I shrugged and looked away. My eyes fell on a plastic-looking plant in the corner of the room that had caught the sunlight. I wondered if it was real.
“So how have you been doing since the move?”
A slight smile twitched at the corner of my mouth. “Aside from the burn, you mean?”
Dr. Maillard grinned back. “Aside from that.”
The conversation could play out a hundred different ways. Dr. Maillard was being paid to listen to me—it was her job. Just a job. When she went home to her family, she wouldn’t be Dr. Maillard. She’d be Mom. Becca, maybe. Someone else, just like my mother. And she wouldn’t think about me until I saw her next.
But I was there for a reason. The flashbacks—the dreams—I could handle. The hallucinations, I could deal with. But the burn upped the ante. I thought of Joseph, looking so scared and small and lost in the hospital. I never wanted to see him look that way again.
I swallowed hard and went for it. “I think something’s happening to me.” My grand declaration.
Her expression didn’t change. “What do you think is happening to you?”
“I don’t know.” I felt the urge to sigh and rake my hands through my hair, but resisted. I didn’t know what kind of signal it would send, and didn’t want to send the wrong one.
“All right, let’s back up for a minute. Why do you think something is happening to you? What makes you think that?”

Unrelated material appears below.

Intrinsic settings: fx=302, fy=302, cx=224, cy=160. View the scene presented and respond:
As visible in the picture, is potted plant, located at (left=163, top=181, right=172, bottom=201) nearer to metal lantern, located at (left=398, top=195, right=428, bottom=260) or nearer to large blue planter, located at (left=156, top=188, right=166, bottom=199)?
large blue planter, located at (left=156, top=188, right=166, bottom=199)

I struggled to maintain eye contact with her. “Sometimes I see things that aren’t there.”
“What kinds of things?”
Where to begin? I decided to go in reverse chronological order. “Well, like I told you, I thought the earrings my mother lent me fell in the bathtub, but they were in my ears.”
Dr. Maillard nodded. “Go on.”
“And before I went to the party last night, I saw one of my dead friends in the mirror.” Zing.